** Questions **
1. Set down the passage from the mailing-list excerpt on Xenomai interrupt handling below, starting with "It opens a short" and going on through "no such things.", word for word.
2. Answer these questions from the mailing-list excerpt on Xenomai interrupt handling below:
(a) Which commit is named as the primary regression?
(b) On which architecture, at least, does the Xenomai interrupt handler reschedule over the interrupt stack?
(c) What did Linux introduce that made the lack of a generic rescheduling hook a problem?

** Text block **
━━━━━━━━━━━━━━━━━━━━
2011-07-16 Thread Jan Kiszka

On 2011-07-16 10:52, Philippe Gerum wrote:

On Sat, 2011-07-16 at 10:13 +0200, Jan Kiszka wrote:

On 2011-07-15 15:10, Jan Kiszka wrote:

But... right now it looks like we found our primary regression:
nucleus/shadow: shorten the uninterruptible path to secondary mode.
It opens a short windows during relax where the migrated task may be
active under both schedulers. We are currently evaluating a revert
(looks good so far), and I need to work out my theory in more
details.


Looks like this commit just made a long-standing flaw in Xenomai's
interrupt handling more visible: We reschedule over the interrupt stack
in the Xenomai interrupt handler tails, at least on x86-64. Not sure if
other archs have interrupt stacks, the point is Xenomai's design wrongly
assumes there are no such things.


Fortunately, no, this is not a design issue, no such assumption was ever
made, but the Xenomai core expects this to be handled on a per-arch
basis with the interrupt pipeline.


And that's already the problem: If Linux uses interrupt stacks, relying 
on ipipe to disable this during Xenomai interrupt handler execution is 
at best a workaround. A fragile one unless you increase the pre-thread 
stack size by the size of the interrupt stack. Lacking support for a 
generic rescheduling hook became a problem by the time Linux introduced 
interrupt threads.



As you pointed out, there is no way
to handle this via some generic Xenomai-only support.
━━━━━━━━━━━━━━━━━━━━
** Supplied entries **
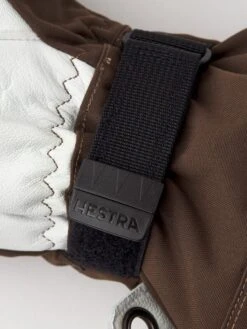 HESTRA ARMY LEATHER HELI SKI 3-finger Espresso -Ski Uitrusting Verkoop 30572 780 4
━━━━━━━━━━━━━━━━━━━━
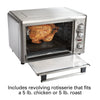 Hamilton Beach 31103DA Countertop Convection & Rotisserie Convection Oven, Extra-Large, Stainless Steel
━━━━━━━━━━━━━━━━━━━━
** Task-by-task solutions **
1.
It opens a short windows during relax where the migrated task may be
active under both schedulers. We are currently evaluating a revert
(looks good so far), and I need to work out my theory in more
details.


Looks like this commit just made a long-standing flaw in Xenomai's
interrupt handling more visible: We reschedule over the interrupt stack
in the Xenomai interrupt handler tails, at least on x86-64. Not sure if
other archs have interrupt stacks, the point is Xenomai's design wrongly
assumes there are no such things.

2.
(a) nucleus/shadow: shorten the uninterruptible path to secondary mode.
(b) x86-64
(c) Interrupt threads